Aim of the exercise: Render every line of the entries below as a Markdown table with the columns No. and Line. Skip blank lines, and number the remaining rows in order.

Start of Available data

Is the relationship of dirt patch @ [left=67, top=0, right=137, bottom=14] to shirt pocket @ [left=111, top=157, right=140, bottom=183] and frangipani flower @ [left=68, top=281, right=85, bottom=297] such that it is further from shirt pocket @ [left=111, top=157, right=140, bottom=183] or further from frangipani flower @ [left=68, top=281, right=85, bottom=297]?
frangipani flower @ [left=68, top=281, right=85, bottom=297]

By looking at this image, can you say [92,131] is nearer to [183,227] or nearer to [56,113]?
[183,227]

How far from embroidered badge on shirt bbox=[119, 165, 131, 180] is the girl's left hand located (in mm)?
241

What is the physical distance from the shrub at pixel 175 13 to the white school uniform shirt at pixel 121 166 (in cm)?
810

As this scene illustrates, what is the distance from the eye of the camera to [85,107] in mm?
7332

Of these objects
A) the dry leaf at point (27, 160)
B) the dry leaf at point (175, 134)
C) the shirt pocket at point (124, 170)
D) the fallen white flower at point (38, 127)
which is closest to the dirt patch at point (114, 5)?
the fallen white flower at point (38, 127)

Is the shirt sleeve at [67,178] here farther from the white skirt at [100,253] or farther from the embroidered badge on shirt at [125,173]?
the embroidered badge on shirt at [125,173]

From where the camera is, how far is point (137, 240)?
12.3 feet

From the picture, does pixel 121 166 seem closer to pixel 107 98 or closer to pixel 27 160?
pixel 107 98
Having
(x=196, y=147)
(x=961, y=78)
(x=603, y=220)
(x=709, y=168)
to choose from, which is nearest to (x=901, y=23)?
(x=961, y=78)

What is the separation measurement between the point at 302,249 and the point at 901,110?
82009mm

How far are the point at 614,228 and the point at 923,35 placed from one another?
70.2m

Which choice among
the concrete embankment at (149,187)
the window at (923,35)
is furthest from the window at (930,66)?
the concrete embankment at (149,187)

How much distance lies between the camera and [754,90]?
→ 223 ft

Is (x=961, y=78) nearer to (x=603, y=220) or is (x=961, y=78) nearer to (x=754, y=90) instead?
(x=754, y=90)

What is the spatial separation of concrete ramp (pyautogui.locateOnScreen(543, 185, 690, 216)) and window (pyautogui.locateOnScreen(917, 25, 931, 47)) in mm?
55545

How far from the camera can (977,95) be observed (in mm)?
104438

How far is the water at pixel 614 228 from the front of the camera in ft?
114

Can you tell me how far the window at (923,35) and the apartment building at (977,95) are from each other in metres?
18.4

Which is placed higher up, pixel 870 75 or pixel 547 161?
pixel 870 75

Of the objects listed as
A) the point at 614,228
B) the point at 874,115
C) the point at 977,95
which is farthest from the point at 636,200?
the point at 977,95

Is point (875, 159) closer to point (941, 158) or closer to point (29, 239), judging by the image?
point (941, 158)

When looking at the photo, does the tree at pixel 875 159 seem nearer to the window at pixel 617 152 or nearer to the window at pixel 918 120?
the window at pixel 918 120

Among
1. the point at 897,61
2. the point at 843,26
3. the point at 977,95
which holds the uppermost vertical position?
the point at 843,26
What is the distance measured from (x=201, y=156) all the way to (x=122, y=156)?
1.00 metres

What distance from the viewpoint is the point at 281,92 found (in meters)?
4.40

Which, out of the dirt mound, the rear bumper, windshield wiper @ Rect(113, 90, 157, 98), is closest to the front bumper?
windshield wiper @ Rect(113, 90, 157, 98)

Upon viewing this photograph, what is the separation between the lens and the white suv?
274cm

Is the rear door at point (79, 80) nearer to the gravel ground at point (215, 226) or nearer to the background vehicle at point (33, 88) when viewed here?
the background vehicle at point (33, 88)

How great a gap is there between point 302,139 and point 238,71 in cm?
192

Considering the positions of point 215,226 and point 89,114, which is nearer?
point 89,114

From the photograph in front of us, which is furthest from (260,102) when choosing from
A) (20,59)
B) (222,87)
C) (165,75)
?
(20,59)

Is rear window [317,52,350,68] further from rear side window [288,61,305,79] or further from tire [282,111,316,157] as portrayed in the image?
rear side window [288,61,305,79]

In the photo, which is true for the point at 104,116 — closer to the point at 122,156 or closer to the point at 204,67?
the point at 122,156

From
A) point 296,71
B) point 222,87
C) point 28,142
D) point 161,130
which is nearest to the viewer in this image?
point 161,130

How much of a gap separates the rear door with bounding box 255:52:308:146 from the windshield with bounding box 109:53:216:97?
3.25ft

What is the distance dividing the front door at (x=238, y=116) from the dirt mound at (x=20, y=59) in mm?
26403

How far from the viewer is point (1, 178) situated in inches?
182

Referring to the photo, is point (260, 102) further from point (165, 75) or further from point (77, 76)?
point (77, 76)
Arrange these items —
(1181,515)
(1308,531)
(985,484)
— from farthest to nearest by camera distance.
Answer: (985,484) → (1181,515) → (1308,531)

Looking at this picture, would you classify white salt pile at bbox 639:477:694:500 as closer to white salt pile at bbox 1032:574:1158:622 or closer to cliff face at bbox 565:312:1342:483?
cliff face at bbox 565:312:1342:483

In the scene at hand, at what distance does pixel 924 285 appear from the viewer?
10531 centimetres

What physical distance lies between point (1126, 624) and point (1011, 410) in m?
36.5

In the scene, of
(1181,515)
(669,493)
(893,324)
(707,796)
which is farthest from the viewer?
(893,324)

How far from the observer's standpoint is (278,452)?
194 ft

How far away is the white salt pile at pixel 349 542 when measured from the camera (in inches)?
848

End of Available data

Full solution:
| No. | Line |
|---|---|
| 1 | Is the relationship of dirt patch @ [left=67, top=0, right=137, bottom=14] to shirt pocket @ [left=111, top=157, right=140, bottom=183] and frangipani flower @ [left=68, top=281, right=85, bottom=297] such that it is further from shirt pocket @ [left=111, top=157, right=140, bottom=183] or further from frangipani flower @ [left=68, top=281, right=85, bottom=297]? |
| 2 | frangipani flower @ [left=68, top=281, right=85, bottom=297] |
| 3 | By looking at this image, can you say [92,131] is nearer to [183,227] or nearer to [56,113]? |
| 4 | [183,227] |
| 5 | How far from embroidered badge on shirt bbox=[119, 165, 131, 180] is the girl's left hand located (in mm)? |
| 6 | 241 |
| 7 | What is the physical distance from the shrub at pixel 175 13 to the white school uniform shirt at pixel 121 166 (in cm)? |
| 8 | 810 |
| 9 | As this scene illustrates, what is the distance from the eye of the camera to [85,107] in mm? |
| 10 | 7332 |
| 11 | Of these objects |
| 12 | A) the dry leaf at point (27, 160) |
| 13 | B) the dry leaf at point (175, 134) |
| 14 | C) the shirt pocket at point (124, 170) |
| 15 | D) the fallen white flower at point (38, 127) |
| 16 | which is closest to the dirt patch at point (114, 5)? |
| 17 | the fallen white flower at point (38, 127) |
| 18 | Is the shirt sleeve at [67,178] here farther from the white skirt at [100,253] or farther from the embroidered badge on shirt at [125,173]? |
| 19 | the embroidered badge on shirt at [125,173] |
| 20 | From where the camera is, how far is point (137, 240)? |
| 21 | 12.3 feet |
| 22 | From the picture, does pixel 121 166 seem closer to pixel 107 98 or closer to pixel 27 160? |
| 23 | pixel 107 98 |
| 24 | Having |
| 25 | (x=196, y=147) |
| 26 | (x=961, y=78) |
| 27 | (x=603, y=220) |
| 28 | (x=709, y=168) |
| 29 | to choose from, which is nearest to (x=901, y=23)? |
| 30 | (x=961, y=78) |
| 31 | What is the separation measurement between the point at 302,249 and the point at 901,110? |
| 32 | 82009mm |
| 33 | How far are the point at 614,228 and the point at 923,35 placed from one another? |
| 34 | 70.2m |
| 35 | Which choice among |
| 36 | the concrete embankment at (149,187) |
| 37 | the window at (923,35) |
| 38 | is furthest from the window at (930,66)? |
| 39 | the concrete embankment at (149,187) |
| 40 | How much distance lies between the camera and [754,90]? |
| 41 | → 223 ft |
| 42 | Is (x=961, y=78) nearer to (x=603, y=220) or is (x=961, y=78) nearer to (x=754, y=90) instead? |
| 43 | (x=754, y=90) |
| 44 | What is the spatial separation of concrete ramp (pyautogui.locateOnScreen(543, 185, 690, 216)) and window (pyautogui.locateOnScreen(917, 25, 931, 47)) in mm? |
| 45 | 55545 |
| 46 | How far from the camera can (977,95) be observed (in mm)? |
| 47 | 104438 |
| 48 | How far is the water at pixel 614 228 from the front of the camera in ft? |
| 49 | 114 |
| 50 | Can you tell me how far the window at (923,35) and the apartment building at (977,95) are from each other in metres? |
| 51 | 18.4 |
| 52 | Which is placed higher up, pixel 870 75 or pixel 547 161? |
| 53 | pixel 870 75 |
| 54 | Of the objects listed as |
| 55 | A) the point at 614,228 |
| 56 | B) the point at 874,115 |
| 57 | C) the point at 977,95 |
| 58 | which is farthest from the point at 636,200? |
| 59 | the point at 977,95 |
| 60 | Is point (875, 159) closer to point (941, 158) or closer to point (29, 239), judging by the image? |
| 61 | point (941, 158) |
| 62 | When looking at the photo, does the tree at pixel 875 159 seem nearer to the window at pixel 617 152 or nearer to the window at pixel 918 120? |
| 63 | the window at pixel 918 120 |
| 64 | Among |
| 65 | 1. the point at 897,61 |
| 66 | 2. the point at 843,26 |
| 67 | 3. the point at 977,95 |
| 68 | which holds the uppermost vertical position? |
| 69 | the point at 843,26 |
| 70 | What is the distance measured from (x=201, y=156) all the way to (x=122, y=156)? |
| 71 | 1.00 metres |
| 72 | What distance from the viewpoint is the point at 281,92 found (in meters)? |
| 73 | 4.40 |
| 74 | Which, out of the dirt mound, the rear bumper, windshield wiper @ Rect(113, 90, 157, 98), is closest to the front bumper? |
| 75 | windshield wiper @ Rect(113, 90, 157, 98) |
| 76 | Upon viewing this photograph, what is the separation between the lens and the white suv? |
| 77 | 274cm |
| 78 | Is the rear door at point (79, 80) nearer to the gravel ground at point (215, 226) or nearer to the background vehicle at point (33, 88) when viewed here? |
| 79 | the background vehicle at point (33, 88) |
| 80 | How great a gap is there between point 302,139 and point 238,71 in cm? |
| 81 | 192 |
| 82 | Considering the positions of point 215,226 and point 89,114, which is nearer? |
| 83 | point 89,114 |
| 84 | From the photograph in front of us, which is furthest from (260,102) when choosing from |
| 85 | A) (20,59) |
| 86 | B) (222,87) |
| 87 | C) (165,75) |
| 88 | ? |
| 89 | (20,59) |
| 90 | Is rear window [317,52,350,68] further from rear side window [288,61,305,79] or further from tire [282,111,316,157] as portrayed in the image? |
| 91 | rear side window [288,61,305,79] |
| 92 | In the photo, which is true for the point at 104,116 — closer to the point at 122,156 or closer to the point at 204,67? |
| 93 | the point at 122,156 |
| 94 | From |
| 95 | A) point 296,71 |
| 96 | B) point 222,87 |
| 97 | C) point 28,142 |
| 98 | D) point 161,130 |
| 99 | which is nearest to the viewer in this image? |
| 100 | point 161,130 |
| 101 | How much of a gap separates the rear door with bounding box 255:52:308:146 from the windshield with bounding box 109:53:216:97? |
| 102 | 3.25ft |
| 103 | What is the distance dividing the front door at (x=238, y=116) from the dirt mound at (x=20, y=59) in mm? |
| 104 | 26403 |
| 105 | How far from the viewer is point (1, 178) situated in inches? |
| 106 | 182 |
| 107 | Referring to the photo, is point (260, 102) further from point (165, 75) or further from point (77, 76)? |
| 108 | point (77, 76) |
| 109 | Arrange these items — |
| 110 | (1181,515) |
| 111 | (1308,531) |
| 112 | (985,484) |
| 113 | — from farthest to nearest by camera distance. |
| 114 | Answer: (985,484) → (1181,515) → (1308,531) |
| 115 | Looking at this picture, would you classify white salt pile at bbox 639:477:694:500 as closer to white salt pile at bbox 1032:574:1158:622 or closer to cliff face at bbox 565:312:1342:483? |
| 116 | cliff face at bbox 565:312:1342:483 |
| 117 | In the scene at hand, at what distance does pixel 924 285 appear from the viewer? |
| 118 | 10531 centimetres |
| 119 | What physical distance lies between point (1126, 624) and point (1011, 410) in m? |
| 120 | 36.5 |
| 121 | In the scene, of |
| 122 | (1181,515) |
| 123 | (669,493) |
| 124 | (893,324) |
| 125 | (707,796) |
| 126 | which is farthest from the viewer? |
| 127 | (893,324) |
| 128 | How far from the observer's standpoint is (278,452)? |
| 129 | 194 ft |
| 130 | How far away is the white salt pile at pixel 349 542 when measured from the camera (in inches)? |
| 131 | 848 |